A polite “thank you but no thank you” was the official response to a request for a meeting with Ministers Bill English and Pita Sharples to discuss constitutional issues detailed in the report A House Divided. Did the Iwi Leader’s Group get to discuss such issues directly with the government? No and yes! The next meeting is on Wednesday at Waitangi and constitutional issues may be on the agenda.
A House Divided is the Independent Constitutional Review Panel response to a review of the constitution that resulted from the National Party’s coalition deal with the Maori Party after the 2008 election
It reported on 1222 submissions from all over New Zealand that showed 97 percent wanted local government Maori seats abolished, 96 percent wanted the separate Maori roll abolished, and 96 percent thought the Treaty of Waitangi should not be included in our constitutional arrangements.
A House Divided assumes, as a starting-point, that equal rights of citizenship for all citizens are desirable, that discrimination on the ground of racial ancestry is undesirable, that our constitution should be directed to the common welfare rather than to serving the interests of any particular group or groups, and that a divisive tribalism which puts the interests of ones own race, class, religion or caste before that greater good is to be discouraged.
The official review, by the Constitutional Advisory Panel, appeared fundamentally flawed because its terms of reference, personnel, and operating procedures, seemed to predetermine results without any actual genuine public awareness or input.
Setting aside any outrage over this expected official snub, the government’s regular meetings with this association of Maori 50 percenters is co-governance in action – like it or not. Iwi Leaders Group members may be described as 50 percenters because they routinely claim half of everything.
While this Maori association has been generously described as performing commercial and policy functions, it operates like a one-way destination, a sink hole, for the nation’s wealth. Little returns to the nation by way of tax because apart from minimal GST requirements, these new entities are classified as charitable, and therefore tax-exempt. The ruling party of the day expects a return in terms of votes.
Co-governance has its origins in consultation-co-operation-compensation dogmas of the so-called treaty principles that were conjured up in 1987.
When trying to implement the partnership principle, well-meaning clots in the 1980s government looked for an “appropriate Maori” negotiate with, and thought the New Zealand Maori Council seemed to fit the description. Indeed, at that time that body forced the government to partnership-share State-owned enterprises and commercial fisheries.
But that was then and this is now. Settlements of land grievances have created and funded new “tribal” bodies, and it was only a matter of time that a leader of one of these bodies saw the benefits of uniting these groups – which happened in 2005, when the first Iwi Chairs Forum convened in Kaikoura.
Treaty settlements made these new tribal bodies phenomenally wealthy, with Ngai Tahu and Waikato-Tainui net worth each at around $1-billion. Mandated groups now own huge tracts of forestry land, some important national resources such as geothermal steam, lake beds and some of NZ’s most profitable tourism ventures.

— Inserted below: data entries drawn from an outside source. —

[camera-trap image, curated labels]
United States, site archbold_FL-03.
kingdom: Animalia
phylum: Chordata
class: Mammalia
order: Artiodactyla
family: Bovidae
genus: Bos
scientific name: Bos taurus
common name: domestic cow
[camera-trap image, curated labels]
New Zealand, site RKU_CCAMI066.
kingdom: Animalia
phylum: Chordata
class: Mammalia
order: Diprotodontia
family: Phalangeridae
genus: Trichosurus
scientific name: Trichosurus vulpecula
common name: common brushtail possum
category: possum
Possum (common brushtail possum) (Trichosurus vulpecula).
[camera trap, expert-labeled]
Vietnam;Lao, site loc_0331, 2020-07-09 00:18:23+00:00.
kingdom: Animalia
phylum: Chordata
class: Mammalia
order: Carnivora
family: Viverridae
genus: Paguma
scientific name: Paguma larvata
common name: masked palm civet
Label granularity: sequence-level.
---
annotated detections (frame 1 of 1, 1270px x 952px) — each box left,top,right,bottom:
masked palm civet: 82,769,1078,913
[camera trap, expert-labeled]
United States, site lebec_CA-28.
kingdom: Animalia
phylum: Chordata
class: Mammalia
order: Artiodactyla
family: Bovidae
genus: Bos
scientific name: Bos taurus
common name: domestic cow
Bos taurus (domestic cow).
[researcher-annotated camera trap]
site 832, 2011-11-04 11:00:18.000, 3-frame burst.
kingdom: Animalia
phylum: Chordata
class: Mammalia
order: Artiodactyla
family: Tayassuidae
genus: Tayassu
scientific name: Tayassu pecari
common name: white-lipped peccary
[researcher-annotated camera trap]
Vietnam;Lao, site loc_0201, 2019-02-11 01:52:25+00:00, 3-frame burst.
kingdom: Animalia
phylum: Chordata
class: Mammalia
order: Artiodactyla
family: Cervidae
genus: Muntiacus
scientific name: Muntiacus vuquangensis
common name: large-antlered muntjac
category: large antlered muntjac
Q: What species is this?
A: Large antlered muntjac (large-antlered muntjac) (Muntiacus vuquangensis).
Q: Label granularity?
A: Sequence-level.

The forum set up an Iwi Leaders Group on Climate Change in 2007 to ensure Maori land owners would get the most out of the emissions trading scheme. The same year the forum set up the Freshwater Iwi Leaders Group to claim fresh water and position their group in a nation-wide freshwater framework.
Iwi leaders have positioned themselves to acquire strategic assets such as shares in electricity generators, and an inland port at Ruakura, Ngai Tahu has put up substantial cash for the proposed Ruataniwha dam in Central Hawke’s Bay.
Therefore, over 25 years governments have created and funded Maori groups that have united and now have regular meetings with the government to claim half of everything in the name of treaty partnership.
Having attained undreamed-of wealth, these pumped-up partnership playthings set their sights on grabbing political power. South Island tribe Ngai Tahu told a 2005 constitutional review “that the greatest shortcoming of New Zealand’s current constitutional arrangements is their failure to fully recognise the fundamental significance of the Treaty of Waitangi”.
A renewed push in 2008 resulted in the Constitutional Advisory Panel that released its report in December of last year.
The government has declined meeting with the non-iwi Independent Constitutional Review Panel on the grounds that it is not meeting with other groups. But if the Iwi Leaders Group chooses to raise the issue at the next regular meeting, which is on Wednesday at Waitangi, the government will be happy to discuss it.
A race-based system of co-governance has emerged. Everyone gets to elect representatives who form a government. But this elected government acts as though it is in partnership with non-elected private Maori groups that have been created and funded by – the government.
If you don’t like the race-based governance that we have, you have two votes this year to register disapproval. Or, you could try to talk to your MP. Good luck with that!